— start of MATERIAL FOR THIS EXERCISE —

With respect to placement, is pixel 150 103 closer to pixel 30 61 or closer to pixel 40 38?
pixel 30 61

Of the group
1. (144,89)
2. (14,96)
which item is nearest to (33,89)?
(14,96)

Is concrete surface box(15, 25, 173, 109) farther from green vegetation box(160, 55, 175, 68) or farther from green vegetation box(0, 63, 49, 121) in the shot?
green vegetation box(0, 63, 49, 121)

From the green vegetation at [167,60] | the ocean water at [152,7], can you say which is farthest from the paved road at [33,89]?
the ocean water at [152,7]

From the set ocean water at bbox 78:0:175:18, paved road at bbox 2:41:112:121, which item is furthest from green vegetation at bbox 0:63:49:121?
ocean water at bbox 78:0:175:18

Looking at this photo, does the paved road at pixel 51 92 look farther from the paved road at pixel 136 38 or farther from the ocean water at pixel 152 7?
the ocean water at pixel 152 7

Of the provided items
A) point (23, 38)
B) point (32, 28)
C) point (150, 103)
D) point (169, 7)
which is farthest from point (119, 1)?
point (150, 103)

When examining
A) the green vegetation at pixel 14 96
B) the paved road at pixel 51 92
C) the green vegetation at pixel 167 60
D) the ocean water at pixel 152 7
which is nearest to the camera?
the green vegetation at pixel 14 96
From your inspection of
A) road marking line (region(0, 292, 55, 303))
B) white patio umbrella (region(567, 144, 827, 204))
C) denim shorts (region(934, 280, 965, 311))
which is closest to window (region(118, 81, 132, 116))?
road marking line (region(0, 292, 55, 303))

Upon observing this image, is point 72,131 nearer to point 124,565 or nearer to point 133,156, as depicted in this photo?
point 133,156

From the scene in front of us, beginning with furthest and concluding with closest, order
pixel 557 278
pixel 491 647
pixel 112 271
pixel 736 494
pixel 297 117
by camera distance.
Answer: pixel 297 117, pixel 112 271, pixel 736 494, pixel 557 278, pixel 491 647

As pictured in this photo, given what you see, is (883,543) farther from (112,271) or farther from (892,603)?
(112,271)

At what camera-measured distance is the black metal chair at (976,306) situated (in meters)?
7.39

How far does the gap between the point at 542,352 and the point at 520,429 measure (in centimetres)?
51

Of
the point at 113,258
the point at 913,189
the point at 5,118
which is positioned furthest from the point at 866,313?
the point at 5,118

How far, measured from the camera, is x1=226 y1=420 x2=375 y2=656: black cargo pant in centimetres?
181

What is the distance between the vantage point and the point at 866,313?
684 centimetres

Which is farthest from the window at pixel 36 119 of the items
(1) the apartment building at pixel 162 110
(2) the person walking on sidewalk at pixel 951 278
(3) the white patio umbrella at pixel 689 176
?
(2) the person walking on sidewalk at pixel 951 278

— end of MATERIAL FOR THIS EXERCISE —

Retype all of the material above word for word, keeping every line in its original order.

*EXERCISE OUTPUT*.
With respect to placement, is pixel 150 103 closer to pixel 30 61 or closer to pixel 40 38?
pixel 30 61

Of the group
1. (144,89)
2. (14,96)
which item is nearest to (33,89)?
(14,96)

Is concrete surface box(15, 25, 173, 109) farther from green vegetation box(160, 55, 175, 68) or farther from green vegetation box(0, 63, 49, 121) in the shot?
green vegetation box(0, 63, 49, 121)

From the green vegetation at [167,60] | the ocean water at [152,7], can you say which is farthest from the paved road at [33,89]?
the ocean water at [152,7]

From the set ocean water at bbox 78:0:175:18, paved road at bbox 2:41:112:121, which item is furthest from green vegetation at bbox 0:63:49:121?
ocean water at bbox 78:0:175:18

Looking at this photo, does the paved road at pixel 51 92 look farther from the paved road at pixel 136 38 or farther from the ocean water at pixel 152 7?
the ocean water at pixel 152 7

Of the provided items
A) point (23, 38)
B) point (32, 28)
C) point (150, 103)
D) point (169, 7)
which is farthest from point (119, 1)?
point (150, 103)

When examining
A) the green vegetation at pixel 14 96
B) the paved road at pixel 51 92
C) the green vegetation at pixel 167 60
D) the ocean water at pixel 152 7
which is nearest to the camera?
the green vegetation at pixel 14 96
From your inspection of
A) road marking line (region(0, 292, 55, 303))
B) white patio umbrella (region(567, 144, 827, 204))
C) denim shorts (region(934, 280, 965, 311))
which is closest to window (region(118, 81, 132, 116))?
road marking line (region(0, 292, 55, 303))

Upon observing this image, is point 72,131 nearer to point 124,565 or nearer to point 133,156, as depicted in this photo?
point 133,156

From the scene in front of us, beginning with furthest and concluding with closest, order
pixel 557 278
pixel 491 647
pixel 112 271
pixel 736 494
pixel 297 117
by camera distance.
Answer: pixel 297 117, pixel 112 271, pixel 736 494, pixel 557 278, pixel 491 647

As pictured in this photo, given what you see, is (883,543) farther from (112,271) or farther from (892,603)?
(112,271)

At what camera-measured distance is the black metal chair at (976,306) situated (in meters)?
7.39

How far does the gap between the point at 542,352 and the point at 520,429 measure (in centimetres)?
51

Of
the point at 113,258
the point at 913,189
the point at 5,118
which is positioned furthest from the point at 866,313?
the point at 5,118

How far, measured from the camera, is x1=226 y1=420 x2=375 y2=656: black cargo pant in centimetres?
181

What is the distance between the vantage point and the point at 866,313?
684 centimetres

Which is farthest from the window at pixel 36 119 of the items
(1) the apartment building at pixel 162 110
(2) the person walking on sidewalk at pixel 951 278
(3) the white patio umbrella at pixel 689 176
?
(2) the person walking on sidewalk at pixel 951 278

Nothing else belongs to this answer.